**Goal of the exercise**
For the string "SWIM", state the number of lines in the data that contain it, and nothing else.

**Information provided**
%%

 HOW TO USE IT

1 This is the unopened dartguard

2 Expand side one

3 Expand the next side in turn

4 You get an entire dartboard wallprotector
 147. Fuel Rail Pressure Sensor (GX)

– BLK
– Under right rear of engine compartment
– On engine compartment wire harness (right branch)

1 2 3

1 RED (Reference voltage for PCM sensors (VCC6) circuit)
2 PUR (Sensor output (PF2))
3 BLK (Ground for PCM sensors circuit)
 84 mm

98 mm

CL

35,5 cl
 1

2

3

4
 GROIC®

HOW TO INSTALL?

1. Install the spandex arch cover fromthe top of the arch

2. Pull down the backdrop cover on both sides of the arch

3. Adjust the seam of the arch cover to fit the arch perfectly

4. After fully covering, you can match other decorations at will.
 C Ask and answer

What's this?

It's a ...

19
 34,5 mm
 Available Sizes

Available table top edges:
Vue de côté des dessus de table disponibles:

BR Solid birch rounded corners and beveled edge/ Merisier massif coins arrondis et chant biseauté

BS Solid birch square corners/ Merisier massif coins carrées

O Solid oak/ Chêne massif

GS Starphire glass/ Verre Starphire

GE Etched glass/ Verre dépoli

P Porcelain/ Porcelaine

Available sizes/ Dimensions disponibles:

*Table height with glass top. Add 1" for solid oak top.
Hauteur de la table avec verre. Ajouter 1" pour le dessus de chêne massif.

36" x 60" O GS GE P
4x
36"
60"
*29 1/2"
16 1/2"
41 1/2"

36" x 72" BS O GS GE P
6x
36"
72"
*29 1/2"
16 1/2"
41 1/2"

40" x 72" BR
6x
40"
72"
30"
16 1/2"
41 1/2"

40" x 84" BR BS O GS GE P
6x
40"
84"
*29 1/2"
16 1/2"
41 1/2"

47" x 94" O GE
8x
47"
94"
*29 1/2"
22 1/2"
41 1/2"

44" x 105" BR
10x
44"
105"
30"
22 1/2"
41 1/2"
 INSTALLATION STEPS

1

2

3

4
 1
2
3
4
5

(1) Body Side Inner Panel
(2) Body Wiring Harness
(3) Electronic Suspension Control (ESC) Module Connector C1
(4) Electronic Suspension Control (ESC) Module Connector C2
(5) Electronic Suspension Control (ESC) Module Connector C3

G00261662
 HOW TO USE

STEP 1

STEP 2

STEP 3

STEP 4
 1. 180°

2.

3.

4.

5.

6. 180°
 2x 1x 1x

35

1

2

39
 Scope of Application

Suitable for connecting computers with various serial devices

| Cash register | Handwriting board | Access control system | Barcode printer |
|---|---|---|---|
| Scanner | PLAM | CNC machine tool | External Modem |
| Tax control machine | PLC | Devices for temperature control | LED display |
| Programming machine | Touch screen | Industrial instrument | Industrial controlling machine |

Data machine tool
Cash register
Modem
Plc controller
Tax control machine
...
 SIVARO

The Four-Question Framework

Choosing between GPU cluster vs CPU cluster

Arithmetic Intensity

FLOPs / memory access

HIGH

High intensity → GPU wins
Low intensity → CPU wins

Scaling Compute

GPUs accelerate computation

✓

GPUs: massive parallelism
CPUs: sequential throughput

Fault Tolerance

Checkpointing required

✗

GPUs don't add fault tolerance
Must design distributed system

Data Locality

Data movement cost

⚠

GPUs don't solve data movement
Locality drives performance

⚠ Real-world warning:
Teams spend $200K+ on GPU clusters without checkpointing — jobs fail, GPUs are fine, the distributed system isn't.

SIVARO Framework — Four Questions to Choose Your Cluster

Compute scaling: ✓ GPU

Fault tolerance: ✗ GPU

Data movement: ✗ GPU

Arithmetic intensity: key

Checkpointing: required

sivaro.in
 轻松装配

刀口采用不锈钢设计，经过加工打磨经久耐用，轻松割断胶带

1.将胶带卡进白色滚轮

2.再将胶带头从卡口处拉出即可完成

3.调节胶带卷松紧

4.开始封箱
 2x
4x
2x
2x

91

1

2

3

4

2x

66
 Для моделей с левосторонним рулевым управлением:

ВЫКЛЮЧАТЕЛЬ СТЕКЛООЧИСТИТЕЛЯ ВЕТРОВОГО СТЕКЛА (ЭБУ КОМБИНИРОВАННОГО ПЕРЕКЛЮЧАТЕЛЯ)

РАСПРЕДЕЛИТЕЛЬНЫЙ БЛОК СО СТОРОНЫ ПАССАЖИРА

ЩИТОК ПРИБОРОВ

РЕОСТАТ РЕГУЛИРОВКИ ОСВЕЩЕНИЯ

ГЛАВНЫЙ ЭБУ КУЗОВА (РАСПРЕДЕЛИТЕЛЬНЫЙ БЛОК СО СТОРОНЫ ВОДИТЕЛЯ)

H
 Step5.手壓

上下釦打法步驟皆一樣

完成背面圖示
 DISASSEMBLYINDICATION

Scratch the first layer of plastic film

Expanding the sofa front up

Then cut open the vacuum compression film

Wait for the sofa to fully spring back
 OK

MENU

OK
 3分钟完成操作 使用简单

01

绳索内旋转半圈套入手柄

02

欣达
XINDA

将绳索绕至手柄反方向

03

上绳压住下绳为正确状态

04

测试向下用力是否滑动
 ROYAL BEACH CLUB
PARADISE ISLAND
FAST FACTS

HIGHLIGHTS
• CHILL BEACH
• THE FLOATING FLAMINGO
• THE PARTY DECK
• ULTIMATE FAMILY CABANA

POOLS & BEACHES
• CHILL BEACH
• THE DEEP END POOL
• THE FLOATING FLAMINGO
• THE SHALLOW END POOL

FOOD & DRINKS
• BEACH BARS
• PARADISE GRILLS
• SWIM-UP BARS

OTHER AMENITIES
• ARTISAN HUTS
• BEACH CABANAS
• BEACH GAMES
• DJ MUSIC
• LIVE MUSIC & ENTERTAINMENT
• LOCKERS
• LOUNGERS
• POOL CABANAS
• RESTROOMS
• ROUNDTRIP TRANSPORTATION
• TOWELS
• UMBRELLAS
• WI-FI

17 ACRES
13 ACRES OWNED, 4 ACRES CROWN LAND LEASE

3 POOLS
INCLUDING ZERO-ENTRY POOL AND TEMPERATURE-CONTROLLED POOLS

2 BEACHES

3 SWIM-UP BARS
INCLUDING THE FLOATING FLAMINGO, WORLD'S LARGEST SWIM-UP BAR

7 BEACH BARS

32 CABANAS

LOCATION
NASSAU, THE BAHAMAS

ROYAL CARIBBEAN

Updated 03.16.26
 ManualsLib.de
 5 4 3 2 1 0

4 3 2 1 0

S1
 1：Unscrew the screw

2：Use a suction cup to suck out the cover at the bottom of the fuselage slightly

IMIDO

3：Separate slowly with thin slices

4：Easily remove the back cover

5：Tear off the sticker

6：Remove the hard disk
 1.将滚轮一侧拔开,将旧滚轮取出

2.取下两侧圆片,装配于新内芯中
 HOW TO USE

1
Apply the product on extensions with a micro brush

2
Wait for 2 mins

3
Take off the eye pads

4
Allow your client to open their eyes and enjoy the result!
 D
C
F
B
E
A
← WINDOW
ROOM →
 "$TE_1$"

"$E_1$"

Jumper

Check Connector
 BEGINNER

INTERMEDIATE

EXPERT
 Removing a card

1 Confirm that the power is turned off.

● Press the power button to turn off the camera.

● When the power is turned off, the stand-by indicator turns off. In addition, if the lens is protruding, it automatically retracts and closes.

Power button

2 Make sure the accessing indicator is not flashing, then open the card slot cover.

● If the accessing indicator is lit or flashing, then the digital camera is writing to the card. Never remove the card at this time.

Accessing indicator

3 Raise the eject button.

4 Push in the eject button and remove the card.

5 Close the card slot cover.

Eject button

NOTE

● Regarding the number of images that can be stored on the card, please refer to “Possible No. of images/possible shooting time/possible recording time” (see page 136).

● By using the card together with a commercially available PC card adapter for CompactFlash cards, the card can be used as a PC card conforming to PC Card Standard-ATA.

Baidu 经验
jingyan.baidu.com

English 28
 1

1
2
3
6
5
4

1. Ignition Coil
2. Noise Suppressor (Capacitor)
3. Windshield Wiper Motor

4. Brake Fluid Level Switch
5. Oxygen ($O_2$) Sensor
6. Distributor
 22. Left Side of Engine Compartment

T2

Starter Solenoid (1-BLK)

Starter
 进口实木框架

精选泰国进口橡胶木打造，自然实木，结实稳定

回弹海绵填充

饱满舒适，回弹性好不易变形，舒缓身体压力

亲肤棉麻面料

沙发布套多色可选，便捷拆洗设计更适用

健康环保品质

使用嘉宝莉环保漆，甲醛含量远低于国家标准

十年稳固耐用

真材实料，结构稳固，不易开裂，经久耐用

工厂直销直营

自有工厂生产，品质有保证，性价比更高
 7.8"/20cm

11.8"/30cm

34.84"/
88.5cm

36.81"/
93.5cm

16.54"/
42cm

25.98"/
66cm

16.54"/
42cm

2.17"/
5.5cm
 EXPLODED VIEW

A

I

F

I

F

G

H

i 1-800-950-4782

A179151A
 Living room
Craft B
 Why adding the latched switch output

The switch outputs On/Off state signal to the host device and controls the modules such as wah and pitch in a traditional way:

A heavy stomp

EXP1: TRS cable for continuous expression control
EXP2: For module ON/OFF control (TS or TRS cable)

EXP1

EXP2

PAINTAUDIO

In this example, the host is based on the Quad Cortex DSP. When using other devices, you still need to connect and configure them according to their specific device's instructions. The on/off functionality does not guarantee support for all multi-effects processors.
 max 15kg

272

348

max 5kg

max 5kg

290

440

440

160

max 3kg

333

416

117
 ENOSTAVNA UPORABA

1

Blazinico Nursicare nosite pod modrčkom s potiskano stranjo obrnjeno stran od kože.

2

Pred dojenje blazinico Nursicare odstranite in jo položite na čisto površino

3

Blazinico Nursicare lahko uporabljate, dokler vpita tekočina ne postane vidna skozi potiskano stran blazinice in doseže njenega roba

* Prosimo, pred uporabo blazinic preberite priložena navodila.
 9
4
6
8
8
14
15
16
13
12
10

%%

**Written solution**
3